Raine mit Diana, Prinzessin von Wales, im Jahr 1997. Es war Dianas und Dodis Vater Mohamed Al Fayed zu verdanken, dass Raine in ihrer letzten und vielleicht glücklichsten Rolle als Vorstandsvorsitzende und gelegentlich als Verkäuferin bei Harrods angestellt wurde

Raine mit Diana, Prinzessin von Wales, im Jahr 1997. Es war Dianas und Dodis Vater Mohamed Al Fayed zu verdanken, dass Raine in ihrer letzten und vielleicht glücklichsten Rolle als Vorstandsvorsitzende und gelegentlich als Verkäuferin bei Harrods angestellt wurde

Es war Dianas und Dodis Vater Mohamed Al Fayed zu verdanken, dass Raine in ihrer letzten und vielleicht glücklichsten Rolle als Vorstandsvorsitzende und gelegentlich als Verkäuferin bei Harrods angestellt wurde. „Mohamed, das ist die Frau, die Sie einstellen sollten – sie kann alles organisieren“, sagte die Prinzessin zu ihrer Freundin, als sich die drei Anfang 1996 auf einer Party wiederfanden. „Okay, ich werde ihr einen Job anbieten“, antwortete Al Fayed. „Ich dachte, er macht Witze“, sagte Raine später. ‘Glücklicherweise war er es nicht.’

Raine nutzte die Gelegenheit, um eine erfolgreiche Karriere in dem Geschäft aufzubauen und mit wohlhabenden Kunden in Kontakt zu treten.
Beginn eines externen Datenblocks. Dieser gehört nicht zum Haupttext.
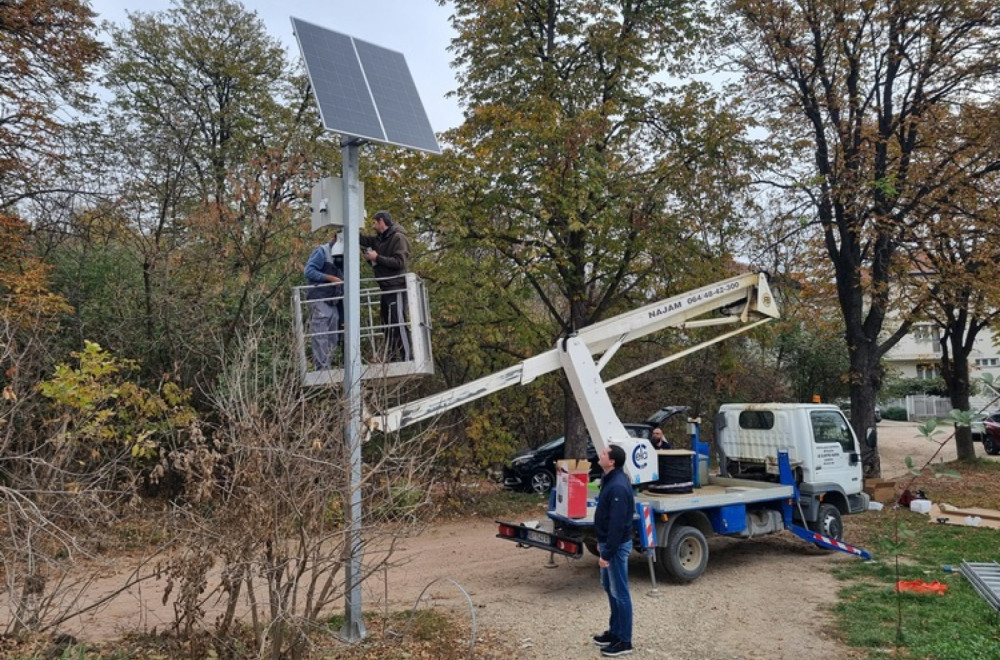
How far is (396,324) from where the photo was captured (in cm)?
781

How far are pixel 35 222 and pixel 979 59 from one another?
2046 centimetres

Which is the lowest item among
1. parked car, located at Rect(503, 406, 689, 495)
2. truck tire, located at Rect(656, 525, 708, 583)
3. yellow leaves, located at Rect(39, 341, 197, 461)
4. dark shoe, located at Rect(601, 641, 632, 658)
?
dark shoe, located at Rect(601, 641, 632, 658)

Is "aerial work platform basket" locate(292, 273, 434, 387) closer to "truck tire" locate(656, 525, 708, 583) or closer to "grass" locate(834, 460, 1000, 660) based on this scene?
"truck tire" locate(656, 525, 708, 583)

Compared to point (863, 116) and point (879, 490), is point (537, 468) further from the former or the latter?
point (863, 116)

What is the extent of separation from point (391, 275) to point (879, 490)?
12.6 metres

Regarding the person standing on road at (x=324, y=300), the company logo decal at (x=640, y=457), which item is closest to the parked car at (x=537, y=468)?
the company logo decal at (x=640, y=457)

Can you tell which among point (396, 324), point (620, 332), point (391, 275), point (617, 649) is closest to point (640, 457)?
point (620, 332)

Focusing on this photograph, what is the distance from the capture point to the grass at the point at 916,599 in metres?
6.78

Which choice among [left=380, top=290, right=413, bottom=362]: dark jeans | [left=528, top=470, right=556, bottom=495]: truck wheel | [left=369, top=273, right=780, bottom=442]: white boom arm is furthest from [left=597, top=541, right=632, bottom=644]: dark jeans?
[left=528, top=470, right=556, bottom=495]: truck wheel

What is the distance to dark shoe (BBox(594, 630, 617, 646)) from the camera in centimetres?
692

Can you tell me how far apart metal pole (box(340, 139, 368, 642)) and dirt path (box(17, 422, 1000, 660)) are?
445 millimetres

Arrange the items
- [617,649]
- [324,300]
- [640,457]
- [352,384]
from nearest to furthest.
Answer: [352,384] → [617,649] → [324,300] → [640,457]

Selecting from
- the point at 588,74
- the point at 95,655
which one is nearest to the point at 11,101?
the point at 588,74

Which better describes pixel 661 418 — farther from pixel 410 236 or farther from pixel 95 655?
pixel 95 655
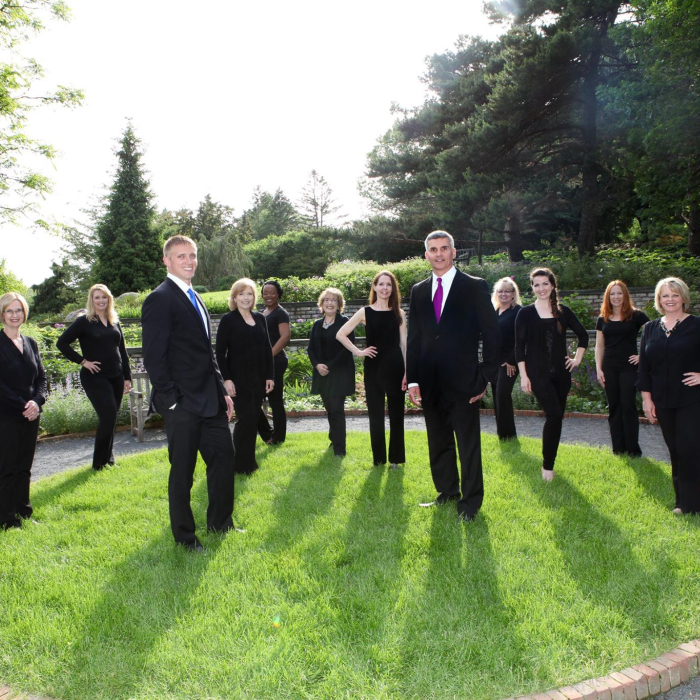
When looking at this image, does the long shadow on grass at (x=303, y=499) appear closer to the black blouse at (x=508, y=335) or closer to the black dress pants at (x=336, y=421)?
the black dress pants at (x=336, y=421)

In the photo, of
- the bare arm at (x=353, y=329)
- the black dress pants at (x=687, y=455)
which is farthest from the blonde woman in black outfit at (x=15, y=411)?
the black dress pants at (x=687, y=455)

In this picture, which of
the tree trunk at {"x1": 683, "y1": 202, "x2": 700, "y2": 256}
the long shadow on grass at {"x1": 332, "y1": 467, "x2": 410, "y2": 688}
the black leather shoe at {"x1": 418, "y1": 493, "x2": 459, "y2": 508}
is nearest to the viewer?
the long shadow on grass at {"x1": 332, "y1": 467, "x2": 410, "y2": 688}

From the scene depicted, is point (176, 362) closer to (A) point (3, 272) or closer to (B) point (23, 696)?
(B) point (23, 696)

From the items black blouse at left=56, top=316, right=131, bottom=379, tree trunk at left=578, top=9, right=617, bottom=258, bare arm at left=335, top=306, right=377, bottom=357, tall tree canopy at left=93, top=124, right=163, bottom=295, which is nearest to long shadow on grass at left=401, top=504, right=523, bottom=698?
bare arm at left=335, top=306, right=377, bottom=357

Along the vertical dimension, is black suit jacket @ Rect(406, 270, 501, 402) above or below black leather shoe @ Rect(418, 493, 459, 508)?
above

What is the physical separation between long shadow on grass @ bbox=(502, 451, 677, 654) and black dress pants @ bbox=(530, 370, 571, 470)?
0.63 m

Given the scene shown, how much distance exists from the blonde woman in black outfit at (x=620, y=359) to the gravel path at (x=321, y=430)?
1.58 ft

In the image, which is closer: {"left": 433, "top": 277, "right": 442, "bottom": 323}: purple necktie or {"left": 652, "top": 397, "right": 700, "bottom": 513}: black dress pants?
{"left": 652, "top": 397, "right": 700, "bottom": 513}: black dress pants

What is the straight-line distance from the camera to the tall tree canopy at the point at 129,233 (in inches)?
1671

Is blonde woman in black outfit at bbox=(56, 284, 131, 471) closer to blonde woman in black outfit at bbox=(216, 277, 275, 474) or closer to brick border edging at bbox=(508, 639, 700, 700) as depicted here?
blonde woman in black outfit at bbox=(216, 277, 275, 474)

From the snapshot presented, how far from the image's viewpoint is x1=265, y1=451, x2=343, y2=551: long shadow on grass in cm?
479

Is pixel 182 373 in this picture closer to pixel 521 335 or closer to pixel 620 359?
pixel 521 335

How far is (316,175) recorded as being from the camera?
76312 mm

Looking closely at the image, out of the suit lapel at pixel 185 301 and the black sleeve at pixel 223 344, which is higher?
the suit lapel at pixel 185 301
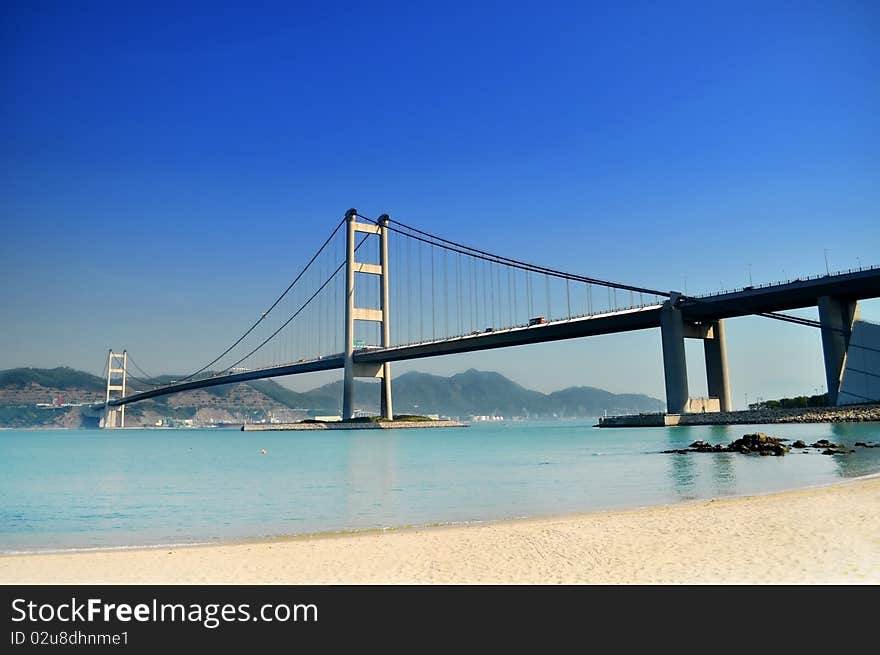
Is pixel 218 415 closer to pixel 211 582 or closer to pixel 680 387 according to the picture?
pixel 680 387

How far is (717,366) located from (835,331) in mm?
12012

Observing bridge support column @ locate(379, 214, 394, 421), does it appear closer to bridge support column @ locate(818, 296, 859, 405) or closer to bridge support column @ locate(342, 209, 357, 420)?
bridge support column @ locate(342, 209, 357, 420)

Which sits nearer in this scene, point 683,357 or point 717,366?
point 683,357

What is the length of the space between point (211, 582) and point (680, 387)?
46.9 meters

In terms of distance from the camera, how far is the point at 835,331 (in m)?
41.2

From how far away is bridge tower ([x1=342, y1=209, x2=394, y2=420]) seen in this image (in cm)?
6069

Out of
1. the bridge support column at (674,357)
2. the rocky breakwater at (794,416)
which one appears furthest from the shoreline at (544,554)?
the bridge support column at (674,357)

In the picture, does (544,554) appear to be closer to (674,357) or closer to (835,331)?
(835,331)

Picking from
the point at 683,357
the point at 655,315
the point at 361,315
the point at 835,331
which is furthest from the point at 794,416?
the point at 361,315

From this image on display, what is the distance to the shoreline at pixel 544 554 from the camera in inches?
204

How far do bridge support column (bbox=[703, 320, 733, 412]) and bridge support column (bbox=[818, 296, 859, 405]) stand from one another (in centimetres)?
990

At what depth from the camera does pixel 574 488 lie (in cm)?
1348
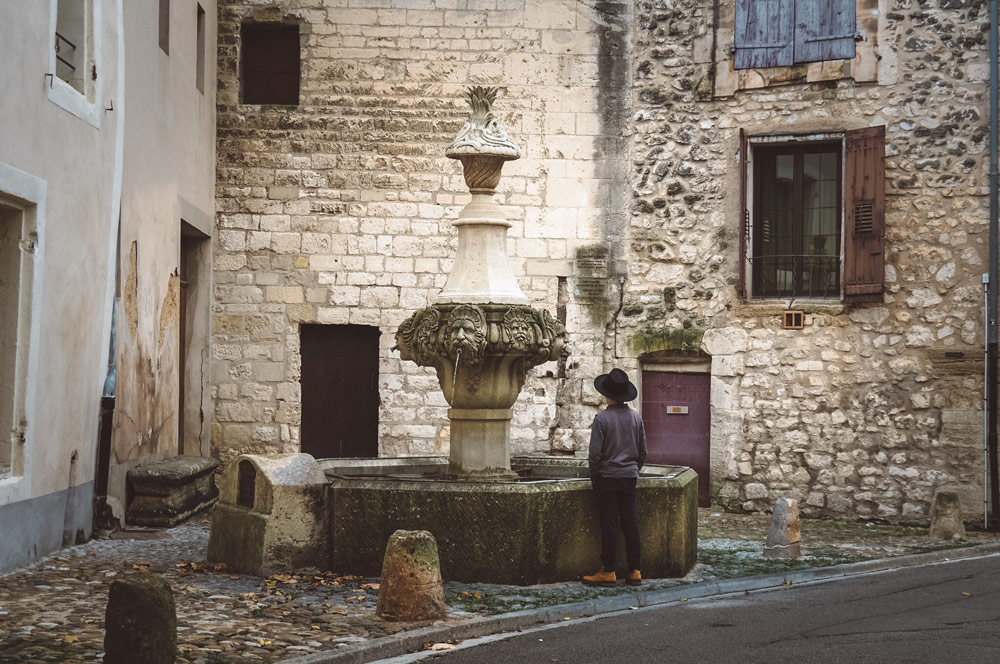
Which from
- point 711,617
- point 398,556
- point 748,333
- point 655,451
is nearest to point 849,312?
point 748,333

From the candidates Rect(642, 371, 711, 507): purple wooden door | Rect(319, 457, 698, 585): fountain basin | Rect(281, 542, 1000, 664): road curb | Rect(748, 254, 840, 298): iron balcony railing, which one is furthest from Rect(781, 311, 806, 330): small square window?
Rect(319, 457, 698, 585): fountain basin

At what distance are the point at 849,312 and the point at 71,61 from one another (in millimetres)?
8459

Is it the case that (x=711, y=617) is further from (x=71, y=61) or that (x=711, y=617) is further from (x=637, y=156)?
(x=637, y=156)

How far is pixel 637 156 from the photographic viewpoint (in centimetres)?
1489

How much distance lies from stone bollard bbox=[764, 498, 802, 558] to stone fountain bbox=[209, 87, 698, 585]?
1101 millimetres

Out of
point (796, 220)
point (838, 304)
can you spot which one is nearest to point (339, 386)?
point (796, 220)

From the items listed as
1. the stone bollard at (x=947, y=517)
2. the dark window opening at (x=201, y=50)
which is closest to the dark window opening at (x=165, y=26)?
the dark window opening at (x=201, y=50)

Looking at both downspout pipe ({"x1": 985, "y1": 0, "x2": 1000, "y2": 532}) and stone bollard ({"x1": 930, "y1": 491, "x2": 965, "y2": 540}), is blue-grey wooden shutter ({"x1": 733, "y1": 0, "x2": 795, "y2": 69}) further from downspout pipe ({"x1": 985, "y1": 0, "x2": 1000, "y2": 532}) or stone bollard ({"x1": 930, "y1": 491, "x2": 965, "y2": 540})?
stone bollard ({"x1": 930, "y1": 491, "x2": 965, "y2": 540})

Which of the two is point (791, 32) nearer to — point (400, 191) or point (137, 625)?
point (400, 191)

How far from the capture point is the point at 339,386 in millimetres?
15055

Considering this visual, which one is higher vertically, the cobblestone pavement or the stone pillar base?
the stone pillar base

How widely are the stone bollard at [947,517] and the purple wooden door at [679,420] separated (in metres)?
3.12

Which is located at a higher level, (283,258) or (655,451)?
(283,258)

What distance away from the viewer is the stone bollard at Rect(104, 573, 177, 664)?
5664 millimetres
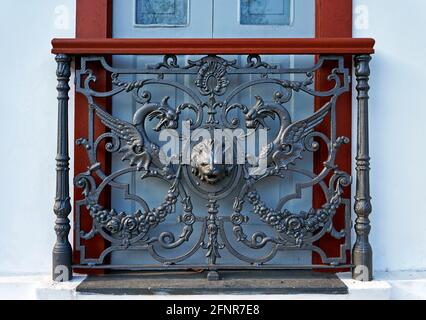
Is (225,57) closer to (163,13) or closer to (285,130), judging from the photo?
(163,13)

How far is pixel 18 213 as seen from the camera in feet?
10.4

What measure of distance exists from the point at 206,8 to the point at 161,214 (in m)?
1.28

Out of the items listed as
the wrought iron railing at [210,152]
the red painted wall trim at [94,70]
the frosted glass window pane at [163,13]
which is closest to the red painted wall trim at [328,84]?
the wrought iron railing at [210,152]

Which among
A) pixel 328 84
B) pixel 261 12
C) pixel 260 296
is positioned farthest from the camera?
pixel 261 12

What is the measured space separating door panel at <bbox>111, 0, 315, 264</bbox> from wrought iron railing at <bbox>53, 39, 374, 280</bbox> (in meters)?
0.13

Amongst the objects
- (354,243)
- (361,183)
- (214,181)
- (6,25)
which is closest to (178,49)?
(214,181)

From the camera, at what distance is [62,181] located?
2994 mm

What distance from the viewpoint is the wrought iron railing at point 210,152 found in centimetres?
298

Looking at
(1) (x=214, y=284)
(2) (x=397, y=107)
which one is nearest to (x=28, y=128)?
(1) (x=214, y=284)

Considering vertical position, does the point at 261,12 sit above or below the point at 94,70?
above

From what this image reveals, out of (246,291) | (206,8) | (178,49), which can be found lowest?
(246,291)

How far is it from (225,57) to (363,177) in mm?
1072

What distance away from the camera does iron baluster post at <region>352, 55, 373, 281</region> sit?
9.82ft

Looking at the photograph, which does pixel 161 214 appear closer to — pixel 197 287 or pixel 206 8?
pixel 197 287
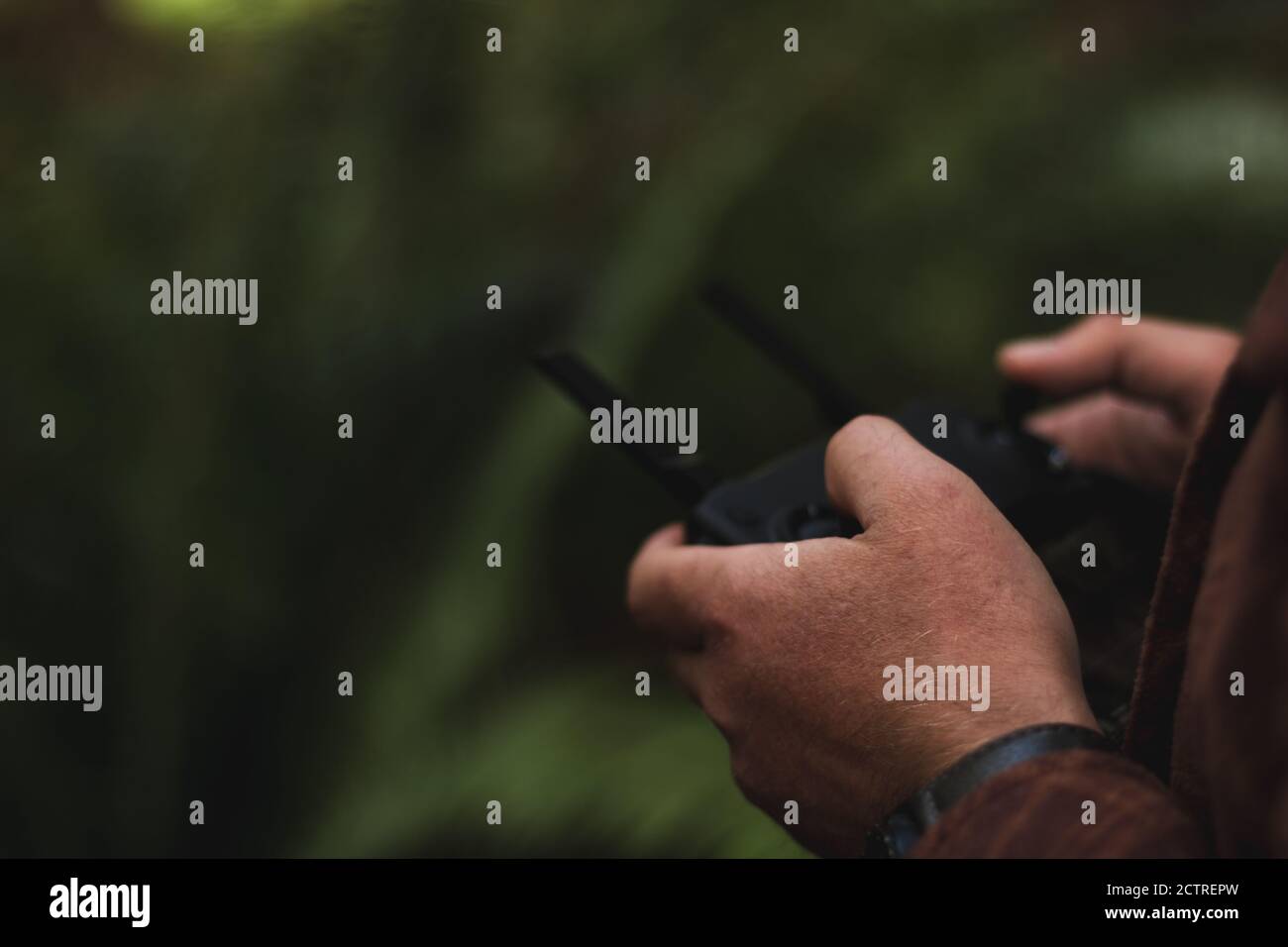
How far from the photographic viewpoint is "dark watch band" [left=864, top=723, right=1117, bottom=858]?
1.37 ft

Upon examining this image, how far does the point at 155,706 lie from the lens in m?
1.17

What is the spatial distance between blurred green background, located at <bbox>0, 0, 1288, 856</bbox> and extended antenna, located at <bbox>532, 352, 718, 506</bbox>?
527 millimetres

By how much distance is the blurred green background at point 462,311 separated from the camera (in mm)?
1174

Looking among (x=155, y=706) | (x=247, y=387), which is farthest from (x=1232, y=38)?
(x=155, y=706)

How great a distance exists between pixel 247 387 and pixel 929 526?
985mm

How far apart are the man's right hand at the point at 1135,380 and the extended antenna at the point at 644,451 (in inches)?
12.6
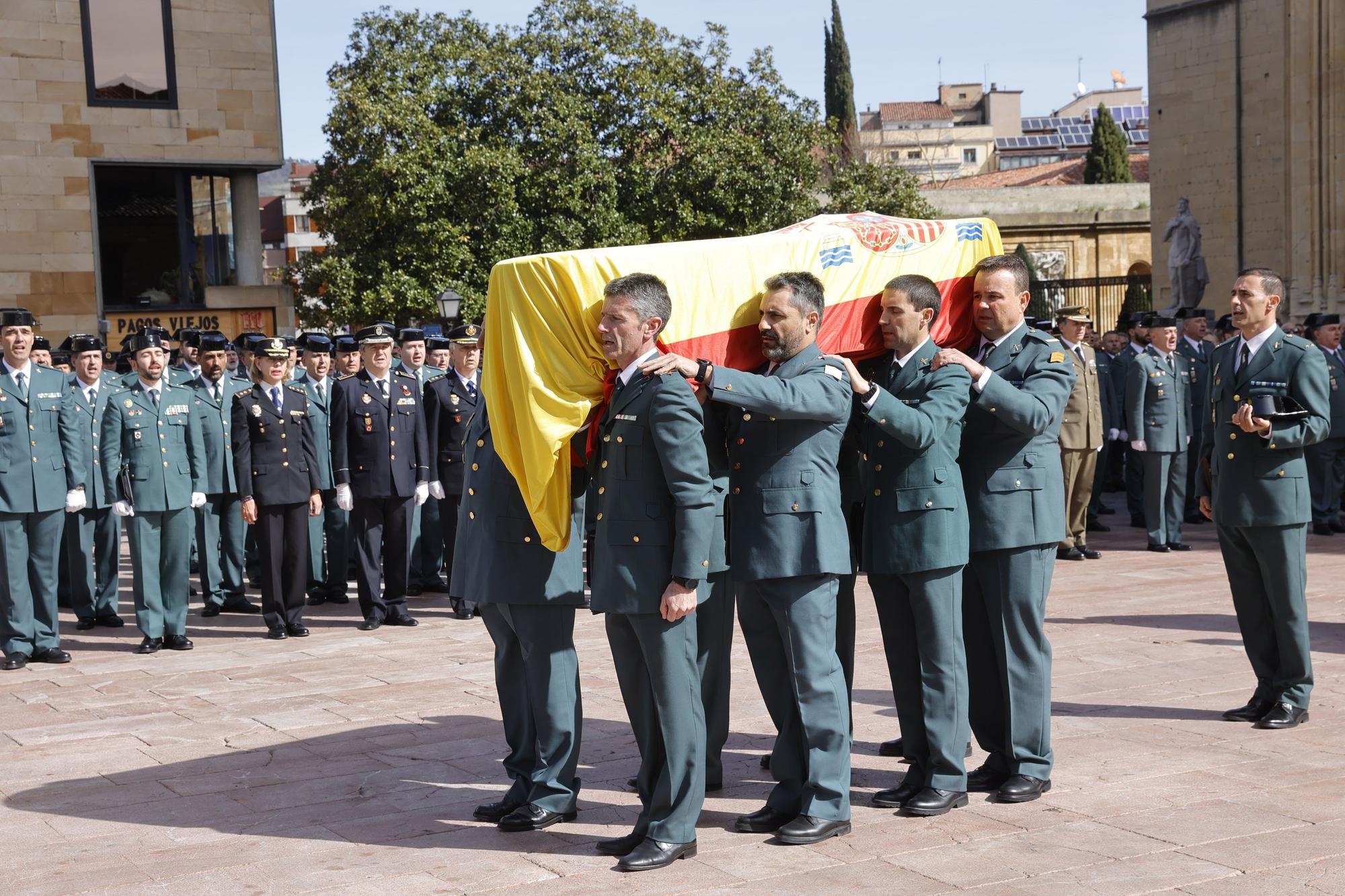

Sie liebte die Ladenfläche und arbeitete bei jedem Verkauf an den Kassen. „Sie konnte besonders gut mit Männern mittleren Alters umgehen“, sagt eine Freundin. “Sie gingen rein und suchten eine Krawatte und kamen mit vier Kaschmirpullovern heraus.”

Es war keine Überraschung zu erfahren, dass Raine auch ihren eigenen Abschied minutiös geplant hatte. Nachdem sie ihre Rolle bei Harrods widerwillig aufgegeben hatte, als sie Ende 2014 an Krebs erkrankte (was sie nur sehr wenigen Menschen anvertraute), gab sie ein Abendessen für 35 ihrer engsten Freunde im Spencer House und dankte jedem einzelnen für ihre Freundschaft in einer nachdenklichen Rede .

Es dauerte eine Weile, bis sie begriffen, dass sie sich verabschiedete. „Raine hat sich nie über ihre Krankheit beklagt oder sie erwähnt“, sagt ihr Freund Julian Fellowes. „Ihr ging es darum, im ‚Jetzt‘ zu leben.“ Sie hatte sogar einen anderen Freund, Michael Cole, ehemaligen BBC-Journalisten und Direktor für öffentliche Angelegenheiten bei Harrods, dazu überredet, die Grabrede bei ihrer Trauerfeier zu halten, indem sie ihm im Voraus zwei getippte Seiten mit Einzelheiten zu ihren Leistungen schickte. „So werden wir sie nie wieder sehen“, sagt Cole. “Raine war absolut und absolut einmalig.”

Dreimal eine Gräfin: Das außergewöhnliche Leben und Zeiten von Raine Spencer von Tina Gaudoin wird von Little, Brown herausgegeben, £25*

*Um ein Exemplar für 21,25 £ mit kostenloser Lieferung im Vereinigten Königreich bis zum 16. Oktober zu bestellen, besuchen Sie mailshop.co.uk/books oder rufen Sie 020 3176 2937 an.